| name | writing-clearly-and-concisely |
| description | Apply William Strunk Jr.'s writing principles for clear, vigorous prose. Invoke proactively when writing documentation, commit messages, error text, explanations, reports, summaries, or any human-readable content. |
Vigorous writing is concise. A sentence should contain no unnecessary words, a paragraph no unnecessary sentences, for the same reason that a drawing should have no unnecessary lines and a machine no unnecessary parts.
Core Principles
Make paragraph the unit of composition: One paragraph per topic. Does each paragraph develop a single idea?
Use active voice: "The committee approved" not "The committee gave approval." Default to active unless actor is unknown or unimportant.
Put statements in positive form: Say what is, not what isn't. "He thought Latin useless" not "He did not think Latin was useful."
Use definite, specific, concrete language: "It rained every day for a week" not "A period of unfavorable weather." "He grinned" not "He showed satisfaction."
Keep related words together: Don't separate subject from verb or verb from object unnecessarily. "In 1865 he published his work" not "He published, in 1865, his work."
Place emphatic words at sentence end: "Although improvements occurred, crime increased" not "Crime increased, although improvements occurred."
Omit Needless Words
Eliminate verbose constructions:
- "the question as to whether" -> "whether"
- "there is no doubt but that" -> "no doubt"
- "used for fuel purposes" -> "used for fuel"
- "he is a man who" -> "he"
- "in a hasty manner" -> "hastily"
- "this is a subject that" -> "this subject"
- "the reason why is that" -> "because"
- "owing to the fact that" -> "since" or "because"
- "in spite of the fact that" -> "though" or "although"
- "call your attention to the fact that" -> "remind you"
- "the fact that" -> (delete or rephrase)
- "as to whether" -> "whether"
Don't bury the main point: "My arrival caused consternation" not "The fact that I had arrived was enough to cause consternation."
Needless Words
case: "In many cases, tests fail" -> "Tests often fail"
character, nature: "Acts of hostile character" -> "hostile acts" "Technical nature" -> "technical"
factor: "Training was a factor" -> "Training contributed" or "They won through training"
feature: Hackneyed word. Avoid as verb.
interesting: Don't announce content is interesting. Make it interesting.
very: Use sparingly. "Very tired" -> "exhausted"

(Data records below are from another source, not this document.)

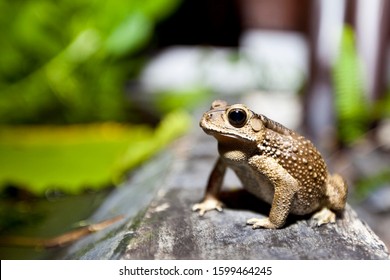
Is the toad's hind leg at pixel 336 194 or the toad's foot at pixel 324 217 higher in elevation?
the toad's hind leg at pixel 336 194

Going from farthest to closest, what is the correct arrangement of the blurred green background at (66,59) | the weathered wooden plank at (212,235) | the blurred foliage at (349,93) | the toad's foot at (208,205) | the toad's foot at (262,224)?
the blurred green background at (66,59), the blurred foliage at (349,93), the toad's foot at (208,205), the toad's foot at (262,224), the weathered wooden plank at (212,235)

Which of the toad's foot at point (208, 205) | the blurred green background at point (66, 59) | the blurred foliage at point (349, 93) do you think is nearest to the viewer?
the toad's foot at point (208, 205)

respective, respectively: Usually omissible.
Technical Writing Usage
data: Plural. "These data show" not "This data shows"

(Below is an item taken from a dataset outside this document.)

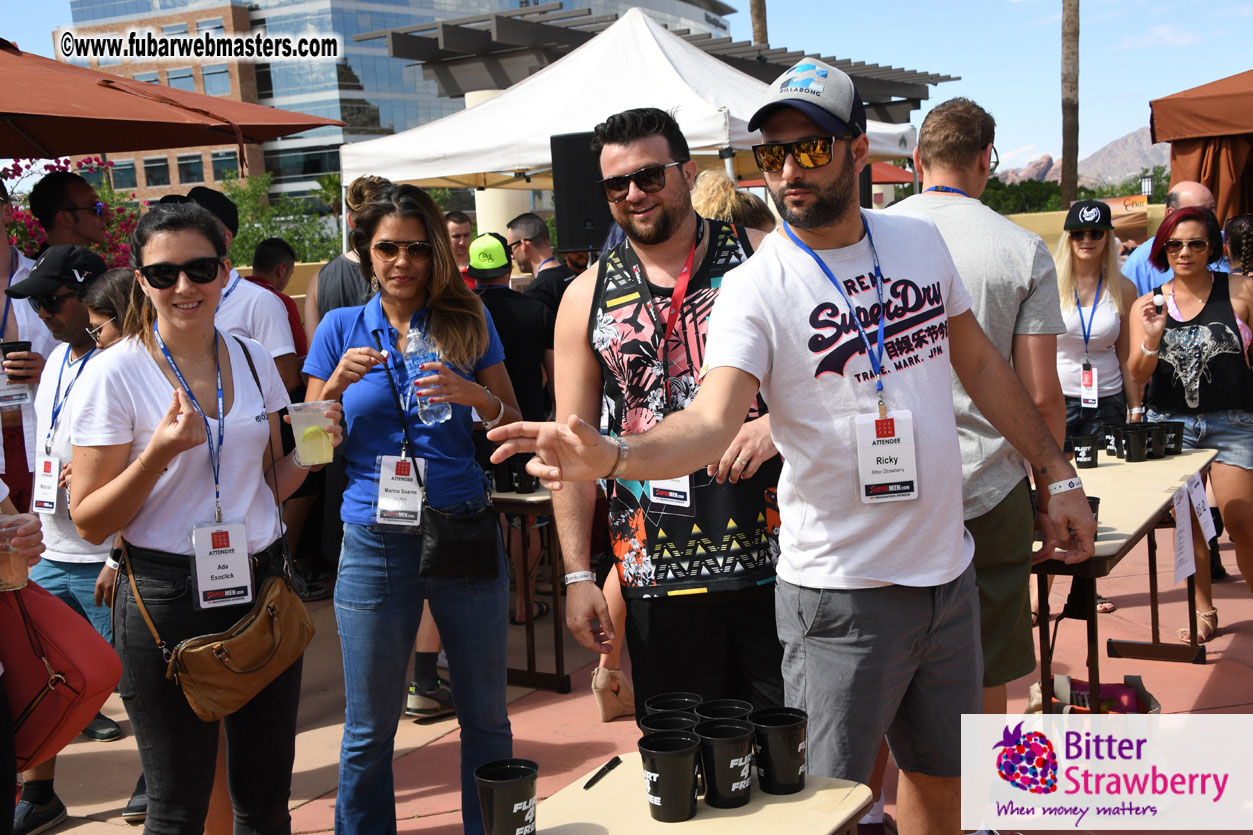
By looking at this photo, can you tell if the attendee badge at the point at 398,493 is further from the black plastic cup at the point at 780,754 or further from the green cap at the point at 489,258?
the green cap at the point at 489,258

fewer vs less: "fewer bugs" (countable), "less memory" (quantity)
while: Means "during the time that." Don't substitute for "and," "but," or "although."
etc.: Don't use after "such as" or "for example." Avoid if reader uncertain what's included.
Edit Ruthlessly
When writing:
- Draft without constraint
- Replace vague with specific
- Eliminate needless words
- Use active voice
- One topic per paragraph
- Emphatic words at end
Every word must justify its presence.